__Source passage__
---+---
Heh...I had forgotten the folding option on the UCS load. Essentially it
caused the logic that decided if it was time to throw a print hammer to act
as if the x'40' bit was always on, thus "folding" lower-case characters into
uppercase.

> If I remember right, if you wanted to use a different print train
> you used these commands to load the print train arrangement into
> the printer controller.

That assumes that you have the UCS feature installed on the 2821 control
unit. Without it, you had to use either an "A" or "H" train and handle the
BCD code point collisions in your application.

Without folding, if you attempted to print a mixed-case data stream your
print speed went down the toilet. Any print line containing one or more
characters not mapped to at least one of the 240 glyphs on a print train
would not be considered complete until the print train had passed its home
position twice (thus guaranteeing that every print position on the printer
had been exposed to every glyph on the train). Additionally, unless
suppressed this situation resulted in a unit check with "data check" sense,
causing the operating system to go through error recovery.
---+---
__Stated goal A__
Count the lines in the listing that contain the string "recessed", and give only that number.

Scene-based spatial questions:
---+---
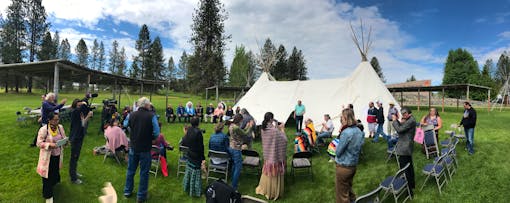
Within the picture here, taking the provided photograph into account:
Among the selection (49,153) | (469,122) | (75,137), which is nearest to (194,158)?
(49,153)

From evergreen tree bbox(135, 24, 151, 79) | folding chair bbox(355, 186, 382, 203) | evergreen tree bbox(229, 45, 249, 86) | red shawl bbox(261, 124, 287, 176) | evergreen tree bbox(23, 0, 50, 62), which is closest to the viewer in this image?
folding chair bbox(355, 186, 382, 203)

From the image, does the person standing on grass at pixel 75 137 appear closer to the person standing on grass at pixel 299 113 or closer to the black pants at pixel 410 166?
the black pants at pixel 410 166

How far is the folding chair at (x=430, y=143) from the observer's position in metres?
5.57

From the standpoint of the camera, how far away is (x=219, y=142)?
422cm

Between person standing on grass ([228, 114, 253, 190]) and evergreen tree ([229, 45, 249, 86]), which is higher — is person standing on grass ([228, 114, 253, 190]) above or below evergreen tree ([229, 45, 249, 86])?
below

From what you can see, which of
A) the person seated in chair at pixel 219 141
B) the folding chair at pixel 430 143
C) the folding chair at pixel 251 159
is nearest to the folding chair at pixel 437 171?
the folding chair at pixel 430 143

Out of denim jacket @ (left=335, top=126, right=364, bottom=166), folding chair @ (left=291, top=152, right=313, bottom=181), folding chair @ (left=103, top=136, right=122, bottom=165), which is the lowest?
folding chair @ (left=103, top=136, right=122, bottom=165)

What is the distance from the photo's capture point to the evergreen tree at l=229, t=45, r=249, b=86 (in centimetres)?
4006

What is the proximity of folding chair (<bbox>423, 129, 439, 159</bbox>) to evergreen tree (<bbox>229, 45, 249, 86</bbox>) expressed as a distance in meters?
34.6

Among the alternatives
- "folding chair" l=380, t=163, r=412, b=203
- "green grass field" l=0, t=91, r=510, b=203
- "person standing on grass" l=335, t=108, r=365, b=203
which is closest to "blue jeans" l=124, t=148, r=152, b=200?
"green grass field" l=0, t=91, r=510, b=203

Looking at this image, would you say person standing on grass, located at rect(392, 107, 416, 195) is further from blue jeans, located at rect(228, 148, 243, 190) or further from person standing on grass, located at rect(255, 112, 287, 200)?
blue jeans, located at rect(228, 148, 243, 190)

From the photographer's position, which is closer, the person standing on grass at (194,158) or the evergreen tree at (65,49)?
the person standing on grass at (194,158)

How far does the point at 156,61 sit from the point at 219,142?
39.4 metres

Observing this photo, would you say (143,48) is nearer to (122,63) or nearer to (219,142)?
(122,63)
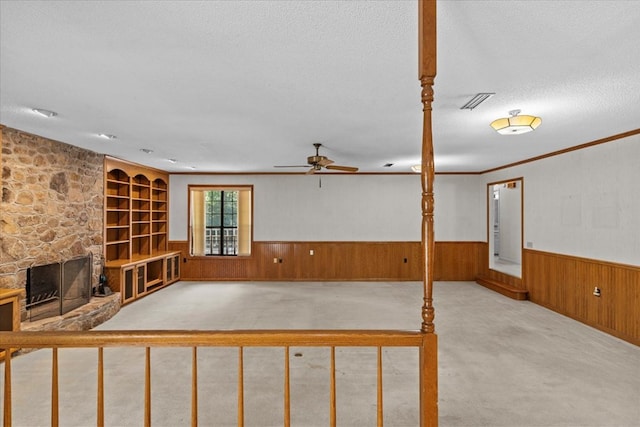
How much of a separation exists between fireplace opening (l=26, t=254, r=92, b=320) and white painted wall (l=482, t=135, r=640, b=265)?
279 inches

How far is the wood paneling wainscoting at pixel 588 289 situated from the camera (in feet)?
13.0

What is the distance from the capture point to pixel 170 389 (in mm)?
2840

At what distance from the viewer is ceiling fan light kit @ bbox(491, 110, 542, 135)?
3115mm

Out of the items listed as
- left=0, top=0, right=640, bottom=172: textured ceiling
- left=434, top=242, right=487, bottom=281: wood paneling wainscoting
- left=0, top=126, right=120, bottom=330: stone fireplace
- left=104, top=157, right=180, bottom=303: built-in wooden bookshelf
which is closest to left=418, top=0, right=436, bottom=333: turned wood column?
left=0, top=0, right=640, bottom=172: textured ceiling

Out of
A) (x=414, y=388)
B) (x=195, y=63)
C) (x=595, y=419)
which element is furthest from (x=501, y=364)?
(x=195, y=63)

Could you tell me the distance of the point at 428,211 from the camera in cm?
152

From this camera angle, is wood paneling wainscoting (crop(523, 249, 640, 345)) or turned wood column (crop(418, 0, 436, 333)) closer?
turned wood column (crop(418, 0, 436, 333))

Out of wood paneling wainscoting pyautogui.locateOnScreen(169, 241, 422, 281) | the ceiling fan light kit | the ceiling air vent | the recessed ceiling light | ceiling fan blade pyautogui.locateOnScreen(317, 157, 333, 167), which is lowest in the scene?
wood paneling wainscoting pyautogui.locateOnScreen(169, 241, 422, 281)

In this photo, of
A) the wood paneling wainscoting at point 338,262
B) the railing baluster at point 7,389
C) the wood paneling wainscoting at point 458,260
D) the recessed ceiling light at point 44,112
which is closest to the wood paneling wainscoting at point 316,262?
the wood paneling wainscoting at point 338,262

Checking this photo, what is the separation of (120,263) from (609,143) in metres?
7.45

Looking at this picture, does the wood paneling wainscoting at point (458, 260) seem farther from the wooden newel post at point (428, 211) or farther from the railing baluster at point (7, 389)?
the railing baluster at point (7, 389)

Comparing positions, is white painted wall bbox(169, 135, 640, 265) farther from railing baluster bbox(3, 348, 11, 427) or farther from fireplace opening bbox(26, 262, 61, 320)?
railing baluster bbox(3, 348, 11, 427)

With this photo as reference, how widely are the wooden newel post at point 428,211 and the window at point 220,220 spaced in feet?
21.6

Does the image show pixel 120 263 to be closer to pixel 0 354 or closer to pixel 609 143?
pixel 0 354
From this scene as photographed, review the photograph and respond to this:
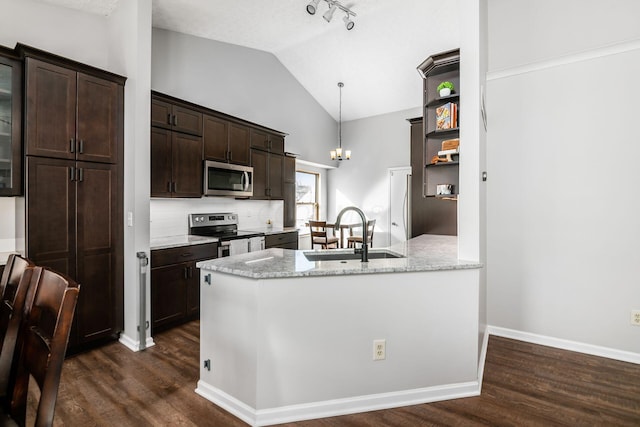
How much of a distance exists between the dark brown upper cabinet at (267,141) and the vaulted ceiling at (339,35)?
140 cm

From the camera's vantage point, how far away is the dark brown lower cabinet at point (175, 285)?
10.4ft

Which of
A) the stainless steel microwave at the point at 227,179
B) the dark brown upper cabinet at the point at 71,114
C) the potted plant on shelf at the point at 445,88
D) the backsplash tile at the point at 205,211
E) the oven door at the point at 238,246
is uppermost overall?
the potted plant on shelf at the point at 445,88

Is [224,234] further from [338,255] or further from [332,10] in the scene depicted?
[332,10]

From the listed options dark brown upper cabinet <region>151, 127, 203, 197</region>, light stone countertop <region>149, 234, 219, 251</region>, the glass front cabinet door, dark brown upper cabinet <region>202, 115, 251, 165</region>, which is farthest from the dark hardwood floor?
dark brown upper cabinet <region>202, 115, 251, 165</region>

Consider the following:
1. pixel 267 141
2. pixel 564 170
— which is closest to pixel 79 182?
pixel 267 141

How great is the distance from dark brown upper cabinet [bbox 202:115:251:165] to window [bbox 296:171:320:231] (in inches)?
93.0

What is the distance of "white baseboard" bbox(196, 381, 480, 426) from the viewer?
6.21ft

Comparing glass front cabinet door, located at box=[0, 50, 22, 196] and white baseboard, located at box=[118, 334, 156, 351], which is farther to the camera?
white baseboard, located at box=[118, 334, 156, 351]

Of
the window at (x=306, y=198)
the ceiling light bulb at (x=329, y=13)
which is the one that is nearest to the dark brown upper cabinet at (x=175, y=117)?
the ceiling light bulb at (x=329, y=13)

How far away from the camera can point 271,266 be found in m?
2.05

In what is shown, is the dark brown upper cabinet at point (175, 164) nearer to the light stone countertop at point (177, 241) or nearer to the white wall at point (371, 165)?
the light stone countertop at point (177, 241)

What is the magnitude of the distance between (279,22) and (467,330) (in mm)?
4446

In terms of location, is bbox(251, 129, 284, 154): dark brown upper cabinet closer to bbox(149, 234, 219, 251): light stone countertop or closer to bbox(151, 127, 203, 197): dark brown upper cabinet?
Answer: bbox(151, 127, 203, 197): dark brown upper cabinet

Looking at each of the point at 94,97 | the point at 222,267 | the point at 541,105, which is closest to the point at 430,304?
the point at 222,267
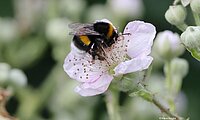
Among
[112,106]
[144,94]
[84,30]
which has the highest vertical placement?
[84,30]

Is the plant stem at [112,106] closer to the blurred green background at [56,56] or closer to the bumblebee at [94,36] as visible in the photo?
the bumblebee at [94,36]

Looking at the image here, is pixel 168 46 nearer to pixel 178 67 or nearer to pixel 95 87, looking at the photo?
pixel 178 67

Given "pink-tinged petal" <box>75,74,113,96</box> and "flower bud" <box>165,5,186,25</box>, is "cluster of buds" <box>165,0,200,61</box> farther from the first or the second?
"pink-tinged petal" <box>75,74,113,96</box>

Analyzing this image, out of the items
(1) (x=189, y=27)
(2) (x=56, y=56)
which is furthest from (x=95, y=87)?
(2) (x=56, y=56)

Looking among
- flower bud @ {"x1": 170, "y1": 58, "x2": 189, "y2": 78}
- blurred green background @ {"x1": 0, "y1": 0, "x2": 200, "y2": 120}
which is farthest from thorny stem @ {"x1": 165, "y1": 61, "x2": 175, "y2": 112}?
blurred green background @ {"x1": 0, "y1": 0, "x2": 200, "y2": 120}

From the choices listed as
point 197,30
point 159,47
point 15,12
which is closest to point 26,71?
point 15,12

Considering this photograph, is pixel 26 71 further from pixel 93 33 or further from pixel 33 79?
pixel 93 33
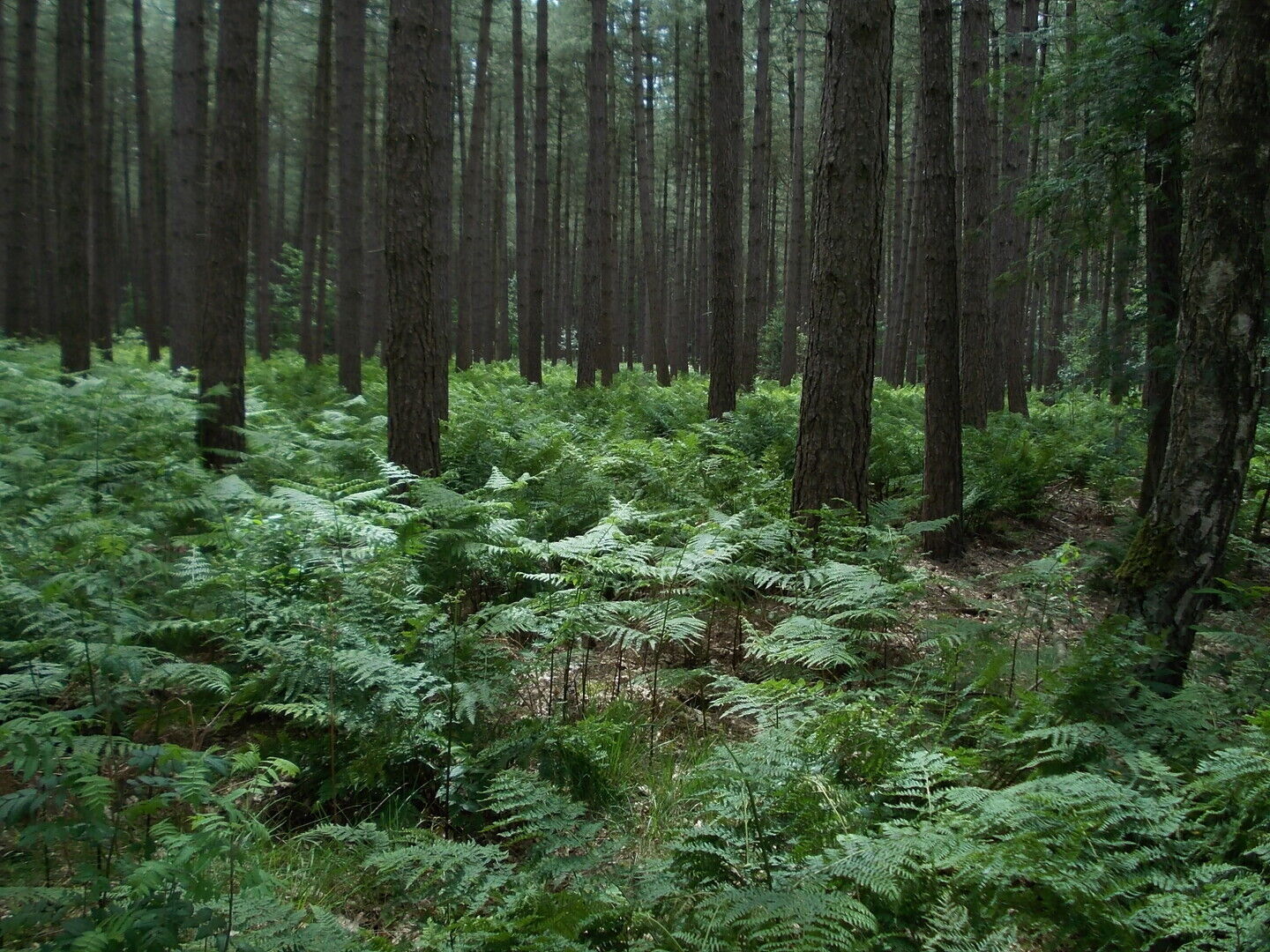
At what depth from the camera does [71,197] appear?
420 inches

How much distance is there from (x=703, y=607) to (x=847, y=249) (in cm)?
263

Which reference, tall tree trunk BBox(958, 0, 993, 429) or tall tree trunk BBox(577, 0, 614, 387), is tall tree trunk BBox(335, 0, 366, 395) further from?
tall tree trunk BBox(958, 0, 993, 429)

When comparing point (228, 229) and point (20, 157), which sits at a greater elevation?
point (20, 157)

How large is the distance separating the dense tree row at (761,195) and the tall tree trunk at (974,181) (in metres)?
0.04

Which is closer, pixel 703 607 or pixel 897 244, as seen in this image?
pixel 703 607

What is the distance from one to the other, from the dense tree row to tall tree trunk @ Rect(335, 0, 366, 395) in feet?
0.20

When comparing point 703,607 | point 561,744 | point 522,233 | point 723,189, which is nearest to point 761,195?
point 723,189

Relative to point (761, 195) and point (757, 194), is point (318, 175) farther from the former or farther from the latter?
point (761, 195)

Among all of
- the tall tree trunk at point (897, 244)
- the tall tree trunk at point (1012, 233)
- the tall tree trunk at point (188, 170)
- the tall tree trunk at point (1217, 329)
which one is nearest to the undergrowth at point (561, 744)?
the tall tree trunk at point (1217, 329)

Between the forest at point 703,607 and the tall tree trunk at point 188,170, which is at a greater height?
the tall tree trunk at point 188,170

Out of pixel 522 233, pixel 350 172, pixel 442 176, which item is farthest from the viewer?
pixel 522 233

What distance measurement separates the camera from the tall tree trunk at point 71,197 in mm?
10758

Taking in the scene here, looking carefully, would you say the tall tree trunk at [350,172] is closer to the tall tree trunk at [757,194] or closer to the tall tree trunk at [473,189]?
the tall tree trunk at [473,189]

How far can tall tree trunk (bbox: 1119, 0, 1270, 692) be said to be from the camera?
388 centimetres
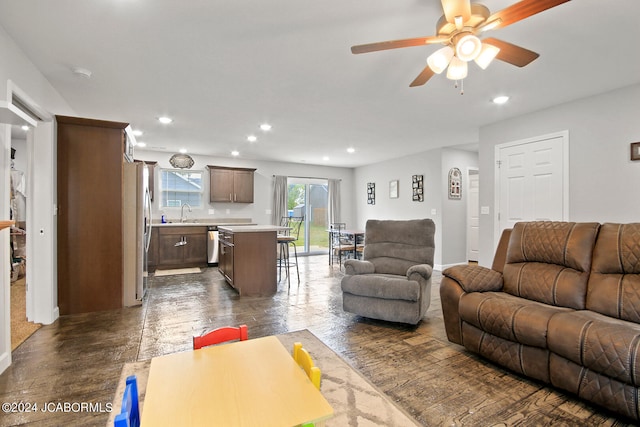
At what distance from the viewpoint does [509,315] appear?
2.08 m

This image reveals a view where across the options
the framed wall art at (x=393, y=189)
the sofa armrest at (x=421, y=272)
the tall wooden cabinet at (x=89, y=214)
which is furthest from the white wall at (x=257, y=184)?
the sofa armrest at (x=421, y=272)

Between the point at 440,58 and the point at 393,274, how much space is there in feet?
7.29

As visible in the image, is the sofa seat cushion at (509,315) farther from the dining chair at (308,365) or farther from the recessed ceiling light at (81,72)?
the recessed ceiling light at (81,72)

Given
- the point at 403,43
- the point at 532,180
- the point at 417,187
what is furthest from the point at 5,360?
the point at 417,187

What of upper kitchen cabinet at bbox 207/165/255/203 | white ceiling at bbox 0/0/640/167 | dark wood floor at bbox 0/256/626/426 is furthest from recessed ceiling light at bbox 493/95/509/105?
upper kitchen cabinet at bbox 207/165/255/203

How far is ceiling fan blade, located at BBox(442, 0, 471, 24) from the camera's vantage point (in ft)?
5.19

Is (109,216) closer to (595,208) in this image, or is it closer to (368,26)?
(368,26)

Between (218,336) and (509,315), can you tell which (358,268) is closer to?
(509,315)

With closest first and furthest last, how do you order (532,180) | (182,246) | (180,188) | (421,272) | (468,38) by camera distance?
(468,38) → (421,272) → (532,180) → (182,246) → (180,188)

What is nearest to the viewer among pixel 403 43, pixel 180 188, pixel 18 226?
pixel 403 43

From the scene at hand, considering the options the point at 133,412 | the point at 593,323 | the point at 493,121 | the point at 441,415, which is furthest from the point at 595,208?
the point at 133,412

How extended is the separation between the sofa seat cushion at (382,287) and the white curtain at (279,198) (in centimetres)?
461

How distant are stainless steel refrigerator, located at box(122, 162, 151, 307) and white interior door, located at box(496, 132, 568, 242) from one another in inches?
187

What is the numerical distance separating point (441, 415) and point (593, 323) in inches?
41.1
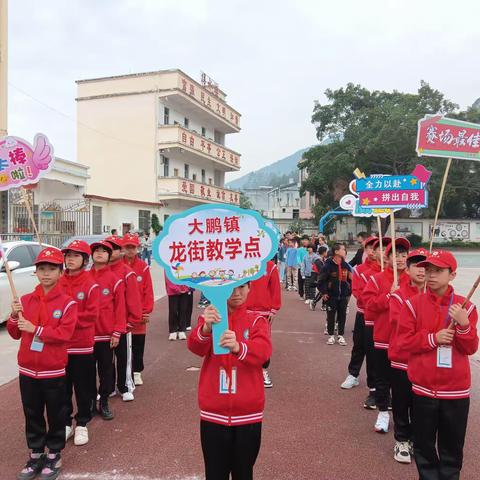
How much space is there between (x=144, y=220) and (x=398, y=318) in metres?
---+---
__Stated goal B__
According to the passage on print trains, how many glyphs are on a print train?

__Task response A__
5

__Task response B__
240